Submitted to: Journal of Animal Science
Publication Type: Abstract Only
Publication Acceptance Date: 6/7/2022
Publication Date: 9/1/2022
Citation: Miles, A.M. 2022. Sustainable dairy breeding: working within the US National Evaluation System [abstract]. Journal of Animal Science. 100(Suppl. S3):14(abstr. 25). https://doi.org/10.1093/jas/skac247.025.

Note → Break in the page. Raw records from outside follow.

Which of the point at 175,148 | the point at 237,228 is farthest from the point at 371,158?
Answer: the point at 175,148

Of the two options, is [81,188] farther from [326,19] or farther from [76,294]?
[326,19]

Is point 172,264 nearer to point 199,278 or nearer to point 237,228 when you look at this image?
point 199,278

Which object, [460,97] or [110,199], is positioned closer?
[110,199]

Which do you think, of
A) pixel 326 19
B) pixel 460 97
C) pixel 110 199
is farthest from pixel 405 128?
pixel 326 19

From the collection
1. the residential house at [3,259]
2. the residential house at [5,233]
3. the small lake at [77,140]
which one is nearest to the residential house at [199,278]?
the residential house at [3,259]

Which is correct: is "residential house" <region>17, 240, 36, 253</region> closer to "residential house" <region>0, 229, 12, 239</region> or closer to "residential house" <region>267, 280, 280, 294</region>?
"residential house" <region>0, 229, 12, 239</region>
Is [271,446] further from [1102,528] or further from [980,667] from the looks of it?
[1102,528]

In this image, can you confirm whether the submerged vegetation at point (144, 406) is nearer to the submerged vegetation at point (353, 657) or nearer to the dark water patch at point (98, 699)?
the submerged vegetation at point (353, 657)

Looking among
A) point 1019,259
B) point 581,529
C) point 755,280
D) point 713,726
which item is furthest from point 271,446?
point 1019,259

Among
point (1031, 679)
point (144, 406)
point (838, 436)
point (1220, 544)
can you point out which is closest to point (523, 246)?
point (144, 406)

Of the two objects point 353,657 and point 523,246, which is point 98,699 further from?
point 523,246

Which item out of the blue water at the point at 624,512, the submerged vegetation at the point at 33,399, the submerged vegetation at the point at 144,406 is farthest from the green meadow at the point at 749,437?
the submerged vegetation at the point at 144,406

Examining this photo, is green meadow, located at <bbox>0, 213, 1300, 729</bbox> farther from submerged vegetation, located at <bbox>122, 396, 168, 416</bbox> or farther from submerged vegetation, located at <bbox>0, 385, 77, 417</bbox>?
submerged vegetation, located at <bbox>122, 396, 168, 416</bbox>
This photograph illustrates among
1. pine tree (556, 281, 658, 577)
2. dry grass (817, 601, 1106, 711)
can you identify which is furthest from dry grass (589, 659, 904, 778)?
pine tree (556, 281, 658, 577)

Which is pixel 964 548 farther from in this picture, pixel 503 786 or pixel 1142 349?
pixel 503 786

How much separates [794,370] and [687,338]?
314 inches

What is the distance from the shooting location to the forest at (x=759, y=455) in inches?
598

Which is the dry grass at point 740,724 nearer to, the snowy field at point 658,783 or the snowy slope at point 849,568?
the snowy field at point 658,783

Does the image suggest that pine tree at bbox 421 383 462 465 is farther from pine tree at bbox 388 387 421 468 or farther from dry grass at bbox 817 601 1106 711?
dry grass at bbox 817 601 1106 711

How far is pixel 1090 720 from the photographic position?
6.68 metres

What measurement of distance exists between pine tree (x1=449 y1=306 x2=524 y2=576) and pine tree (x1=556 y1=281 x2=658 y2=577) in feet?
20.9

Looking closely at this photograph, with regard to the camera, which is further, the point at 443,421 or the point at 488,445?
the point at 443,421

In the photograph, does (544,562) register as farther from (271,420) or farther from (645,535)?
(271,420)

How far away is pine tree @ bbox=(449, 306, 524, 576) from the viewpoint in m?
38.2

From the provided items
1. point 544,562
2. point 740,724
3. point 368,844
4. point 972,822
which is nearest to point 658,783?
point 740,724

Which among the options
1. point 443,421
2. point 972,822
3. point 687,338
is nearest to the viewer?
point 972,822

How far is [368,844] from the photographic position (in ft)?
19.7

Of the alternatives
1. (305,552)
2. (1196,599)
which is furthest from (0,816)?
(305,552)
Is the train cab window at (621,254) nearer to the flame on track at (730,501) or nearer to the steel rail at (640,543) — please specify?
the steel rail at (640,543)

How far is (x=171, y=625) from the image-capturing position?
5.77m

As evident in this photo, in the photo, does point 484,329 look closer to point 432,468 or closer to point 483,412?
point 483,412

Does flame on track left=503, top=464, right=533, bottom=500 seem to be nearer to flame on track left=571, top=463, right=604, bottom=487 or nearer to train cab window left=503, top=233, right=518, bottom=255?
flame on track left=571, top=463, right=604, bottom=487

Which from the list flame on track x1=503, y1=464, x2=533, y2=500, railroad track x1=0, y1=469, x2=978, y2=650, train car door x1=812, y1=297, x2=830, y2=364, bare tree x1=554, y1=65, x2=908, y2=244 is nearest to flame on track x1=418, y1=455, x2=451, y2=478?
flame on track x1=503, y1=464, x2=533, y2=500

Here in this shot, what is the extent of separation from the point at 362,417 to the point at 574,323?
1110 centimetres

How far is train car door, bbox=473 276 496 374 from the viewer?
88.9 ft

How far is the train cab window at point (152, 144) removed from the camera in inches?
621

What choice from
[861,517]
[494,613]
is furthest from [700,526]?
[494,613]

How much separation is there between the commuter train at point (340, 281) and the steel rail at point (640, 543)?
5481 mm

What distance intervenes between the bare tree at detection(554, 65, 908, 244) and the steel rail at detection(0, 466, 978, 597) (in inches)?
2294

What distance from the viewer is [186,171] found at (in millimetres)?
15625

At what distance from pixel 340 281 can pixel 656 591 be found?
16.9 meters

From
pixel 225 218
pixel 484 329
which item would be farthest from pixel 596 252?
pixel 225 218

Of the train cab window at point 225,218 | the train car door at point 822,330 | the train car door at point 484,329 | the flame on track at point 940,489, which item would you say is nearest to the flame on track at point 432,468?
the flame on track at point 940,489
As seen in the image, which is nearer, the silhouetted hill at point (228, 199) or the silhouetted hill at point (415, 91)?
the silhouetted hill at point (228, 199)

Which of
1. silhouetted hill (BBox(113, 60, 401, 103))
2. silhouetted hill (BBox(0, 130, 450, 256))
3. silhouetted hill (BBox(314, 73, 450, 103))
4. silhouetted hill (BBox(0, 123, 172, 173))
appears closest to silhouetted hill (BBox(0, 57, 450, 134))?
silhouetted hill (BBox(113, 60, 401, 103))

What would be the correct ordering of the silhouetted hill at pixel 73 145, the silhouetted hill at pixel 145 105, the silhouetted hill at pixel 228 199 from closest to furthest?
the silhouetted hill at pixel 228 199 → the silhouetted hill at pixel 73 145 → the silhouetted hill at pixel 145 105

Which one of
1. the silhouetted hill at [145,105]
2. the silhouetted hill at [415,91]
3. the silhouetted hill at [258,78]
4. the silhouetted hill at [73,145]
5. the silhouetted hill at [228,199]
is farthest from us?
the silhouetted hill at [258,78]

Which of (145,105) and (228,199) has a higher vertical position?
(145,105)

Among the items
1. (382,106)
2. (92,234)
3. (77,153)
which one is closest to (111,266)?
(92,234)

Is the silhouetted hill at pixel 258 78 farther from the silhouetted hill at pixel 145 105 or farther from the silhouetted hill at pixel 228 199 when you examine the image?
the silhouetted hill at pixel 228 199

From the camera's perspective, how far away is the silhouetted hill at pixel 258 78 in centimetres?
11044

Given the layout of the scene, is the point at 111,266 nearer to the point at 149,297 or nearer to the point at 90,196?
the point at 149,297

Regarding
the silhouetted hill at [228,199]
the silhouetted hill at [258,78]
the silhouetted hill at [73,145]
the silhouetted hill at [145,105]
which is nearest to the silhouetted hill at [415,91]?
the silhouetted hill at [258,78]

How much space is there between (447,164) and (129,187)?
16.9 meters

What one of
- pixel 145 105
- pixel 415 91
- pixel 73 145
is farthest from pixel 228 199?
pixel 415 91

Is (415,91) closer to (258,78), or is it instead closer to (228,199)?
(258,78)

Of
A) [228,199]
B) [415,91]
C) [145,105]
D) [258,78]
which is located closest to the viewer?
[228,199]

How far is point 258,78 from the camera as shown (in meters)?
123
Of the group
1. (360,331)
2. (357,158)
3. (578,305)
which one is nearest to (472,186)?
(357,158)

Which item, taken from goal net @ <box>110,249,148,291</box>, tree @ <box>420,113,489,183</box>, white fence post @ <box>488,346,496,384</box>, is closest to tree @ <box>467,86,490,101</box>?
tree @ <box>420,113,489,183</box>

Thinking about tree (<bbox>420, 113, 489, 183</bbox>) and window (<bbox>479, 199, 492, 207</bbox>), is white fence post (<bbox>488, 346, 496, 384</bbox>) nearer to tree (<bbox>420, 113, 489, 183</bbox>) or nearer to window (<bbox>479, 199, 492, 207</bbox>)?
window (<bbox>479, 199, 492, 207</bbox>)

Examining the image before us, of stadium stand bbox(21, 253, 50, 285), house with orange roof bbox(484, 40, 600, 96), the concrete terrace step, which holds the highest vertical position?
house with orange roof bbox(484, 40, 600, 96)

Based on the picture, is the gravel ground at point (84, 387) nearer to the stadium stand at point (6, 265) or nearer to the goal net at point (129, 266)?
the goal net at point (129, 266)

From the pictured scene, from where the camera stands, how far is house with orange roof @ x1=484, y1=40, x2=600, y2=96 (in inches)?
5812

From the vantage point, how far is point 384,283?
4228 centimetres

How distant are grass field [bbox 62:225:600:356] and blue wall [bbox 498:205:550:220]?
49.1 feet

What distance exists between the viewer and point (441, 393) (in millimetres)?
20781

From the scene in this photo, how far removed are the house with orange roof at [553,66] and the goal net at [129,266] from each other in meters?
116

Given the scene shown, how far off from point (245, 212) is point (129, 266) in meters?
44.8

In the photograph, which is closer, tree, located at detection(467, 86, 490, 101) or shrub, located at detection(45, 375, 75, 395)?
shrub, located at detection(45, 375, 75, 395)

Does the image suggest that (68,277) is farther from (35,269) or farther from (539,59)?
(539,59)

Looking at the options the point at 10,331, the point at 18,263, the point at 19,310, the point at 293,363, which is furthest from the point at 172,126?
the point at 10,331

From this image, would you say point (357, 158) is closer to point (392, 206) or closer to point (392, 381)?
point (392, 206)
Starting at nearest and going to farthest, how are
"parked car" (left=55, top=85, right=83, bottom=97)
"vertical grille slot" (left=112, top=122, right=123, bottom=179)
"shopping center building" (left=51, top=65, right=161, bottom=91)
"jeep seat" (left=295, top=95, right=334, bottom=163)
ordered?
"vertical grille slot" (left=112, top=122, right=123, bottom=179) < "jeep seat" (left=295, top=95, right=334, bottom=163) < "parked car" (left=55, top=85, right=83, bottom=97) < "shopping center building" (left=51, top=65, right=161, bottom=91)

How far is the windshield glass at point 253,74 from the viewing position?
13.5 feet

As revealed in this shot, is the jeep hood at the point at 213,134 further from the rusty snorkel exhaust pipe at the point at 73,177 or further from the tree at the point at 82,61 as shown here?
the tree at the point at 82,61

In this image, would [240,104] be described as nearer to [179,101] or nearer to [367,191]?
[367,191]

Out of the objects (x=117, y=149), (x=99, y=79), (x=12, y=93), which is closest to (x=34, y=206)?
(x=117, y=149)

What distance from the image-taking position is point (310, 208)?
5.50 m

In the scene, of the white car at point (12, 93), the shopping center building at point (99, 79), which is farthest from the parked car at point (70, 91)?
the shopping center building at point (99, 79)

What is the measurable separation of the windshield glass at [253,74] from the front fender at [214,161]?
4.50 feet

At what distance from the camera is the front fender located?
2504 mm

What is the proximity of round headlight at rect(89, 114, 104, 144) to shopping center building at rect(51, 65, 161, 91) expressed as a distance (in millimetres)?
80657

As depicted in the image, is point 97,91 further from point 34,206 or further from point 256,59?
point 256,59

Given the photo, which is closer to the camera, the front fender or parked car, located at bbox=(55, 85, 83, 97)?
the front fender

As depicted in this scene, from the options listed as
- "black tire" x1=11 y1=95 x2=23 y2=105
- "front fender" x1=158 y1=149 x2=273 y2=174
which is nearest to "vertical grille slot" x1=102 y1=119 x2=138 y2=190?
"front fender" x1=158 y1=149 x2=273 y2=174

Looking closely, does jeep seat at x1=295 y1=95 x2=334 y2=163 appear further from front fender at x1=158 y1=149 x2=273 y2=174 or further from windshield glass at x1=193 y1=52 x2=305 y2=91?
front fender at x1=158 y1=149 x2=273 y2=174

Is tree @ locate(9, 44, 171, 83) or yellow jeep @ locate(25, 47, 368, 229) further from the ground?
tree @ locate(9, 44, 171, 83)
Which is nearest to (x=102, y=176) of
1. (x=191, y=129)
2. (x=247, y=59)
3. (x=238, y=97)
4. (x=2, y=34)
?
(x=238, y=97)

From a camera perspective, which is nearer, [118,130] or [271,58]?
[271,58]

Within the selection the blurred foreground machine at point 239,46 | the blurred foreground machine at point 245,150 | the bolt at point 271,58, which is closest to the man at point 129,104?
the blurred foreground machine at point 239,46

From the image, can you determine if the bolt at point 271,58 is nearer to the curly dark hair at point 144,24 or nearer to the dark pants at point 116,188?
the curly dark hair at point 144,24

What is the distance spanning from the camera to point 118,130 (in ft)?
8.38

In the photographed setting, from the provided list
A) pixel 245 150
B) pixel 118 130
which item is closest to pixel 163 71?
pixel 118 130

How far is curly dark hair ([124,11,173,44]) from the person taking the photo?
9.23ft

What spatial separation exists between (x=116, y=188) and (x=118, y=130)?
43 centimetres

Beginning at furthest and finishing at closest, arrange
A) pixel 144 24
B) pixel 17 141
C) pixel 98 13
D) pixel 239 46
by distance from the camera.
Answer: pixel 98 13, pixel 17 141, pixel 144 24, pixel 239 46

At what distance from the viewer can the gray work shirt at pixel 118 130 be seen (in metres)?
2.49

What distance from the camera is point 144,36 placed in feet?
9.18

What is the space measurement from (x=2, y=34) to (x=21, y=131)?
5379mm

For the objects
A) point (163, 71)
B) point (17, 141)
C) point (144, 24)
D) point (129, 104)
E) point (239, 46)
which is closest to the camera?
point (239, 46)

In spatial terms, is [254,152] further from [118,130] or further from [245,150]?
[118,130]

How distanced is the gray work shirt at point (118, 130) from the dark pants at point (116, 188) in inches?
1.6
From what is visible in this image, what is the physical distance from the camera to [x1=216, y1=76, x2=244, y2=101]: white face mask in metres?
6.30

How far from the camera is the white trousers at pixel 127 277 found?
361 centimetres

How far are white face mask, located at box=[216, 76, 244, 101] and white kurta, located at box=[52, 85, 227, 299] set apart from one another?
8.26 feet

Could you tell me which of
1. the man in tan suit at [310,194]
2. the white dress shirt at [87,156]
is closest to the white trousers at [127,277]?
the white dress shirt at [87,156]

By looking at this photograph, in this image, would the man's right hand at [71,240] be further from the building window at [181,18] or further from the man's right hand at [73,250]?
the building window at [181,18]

Technical Abstract: We define sustainable agriculture as a balance of practices protecting the natural environment, promoting economic vitality, and building healthy communities in the present without compromising the future. The dairy industry has been working for decades with these goals in mind, but under the brand of productive efficiency. This has resulted in tremendous gains in farm profitability and cow performance, though dairy systems are continually impacted by resource availability, advancing technology, and changing consumer values that all affect the environment in which cows must perform. As we redefine selection goals for sustainability we should prioritize overall fitness, encompassing a dairy cattle population that is genetically diverse, resilient, and adaptable. Greater genetic gains correspond to a faster rate of inbreeding, which has long been recognized as an antagonist to health and performance. Male genetic variation is very limited due to the marketability of high genetic merit sires and so conserving female genetic diversity must be a top priority. National genetic and genomic evaluations are delivered with the cooperation of key industry partners through a complex system of data sharing and management; incorporating new phenotypes (e.g., emissions) will require operating within the parameters of this system. Examples of changing industry trends include the rise in embryo transfer, increasing interest in evaluations for heat tolerance, higher frequency of robotic milkers in the United States, and the popularity of beef-on-dairy crossbreds as managers seek to sustain farm profits. Genetic improvement tools need to be just as dynamic as the dairy industry, but they all depend upon reliable and accurate data flow. Autonomous, sensor-based phenotyping represents a huge opportunity for genomic improvement, but translating this rapidly generated data into something that can be used for genomic selection will be a new challenge.